Friday, August 9, 2013

Library of America Story of the Week Read-Along 108: Ernie Pyle, “This One Is Captain Waskow” (#74)

Ernie Pyle, “This One Is Captain Waskow” (1944) from Reporting World War II: American Journalism 1938–1944:

Ernie Pyle's report of Captain Waskow's death is very moving because it's so carefully crafted and so cannily underwritten. That is, as a wire story, Pyle doesn't lard his writing with, well, lard: there's no fatty description about the air and the night sky and the Italian landscape.

Instead Pyle starts by focusing on people's feelings about Capt. Waskow: the first section of this piece tells us that Waskow is loved and provides a few quotes to support that claim.

Only after we've established Waskow's essential good-guyness do we switch to the second section, about how the American troops brought down the dead bodies. (And OK, here's a not very useful description of the full moon--but it's just one sentence.) Before we get to Waskow's body, we hear about this somewhat pathetic parade, with dead bodies tied to mules, their rigor mortis-locked legs bouncing in time to the mules.

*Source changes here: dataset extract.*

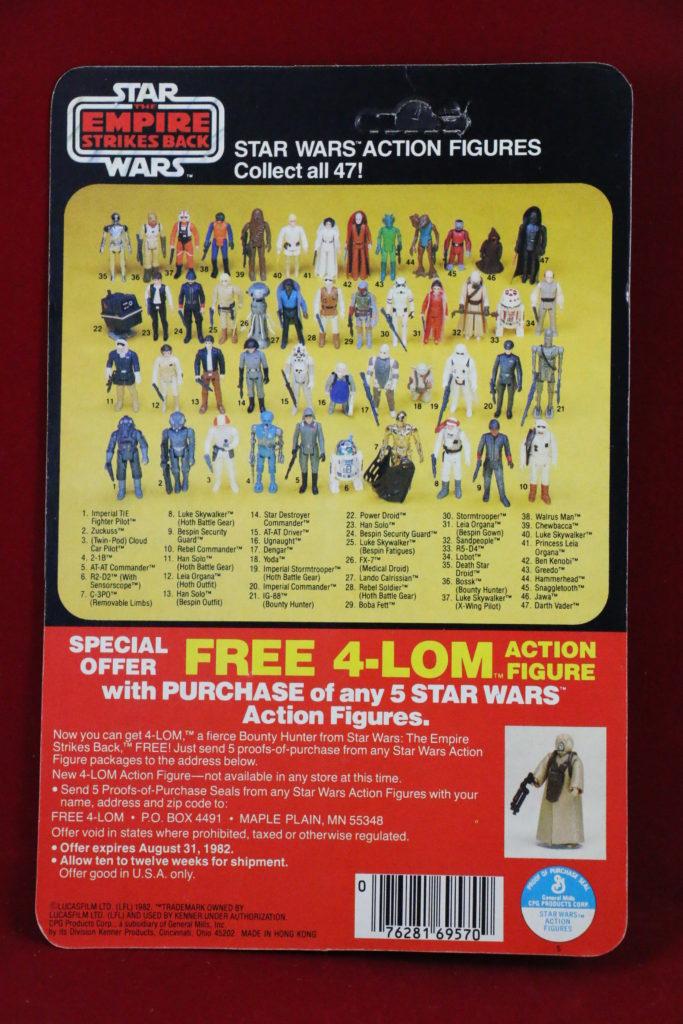 ESB Kenner Star Wars C-3PO Removable Limbs 47 Back Back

Only after we've got (a) Waskow was good and (b) here are some dead bodies, do we get the synthesis of this: "This one is Captain Waskow," says one of the men. And after that, since it's too late to help him, the soldiers who liked their comrade say a few final things over his body--mostly things like "Damn it" and "Sorry." Here's where the simpleness of the responses is mirrored by the prose, which again, doesn't overwrite and empurple anything. It is a very effective way that Pyle uses to get out of the way of his own topic; while at the same time, he lets his structure guide the reader.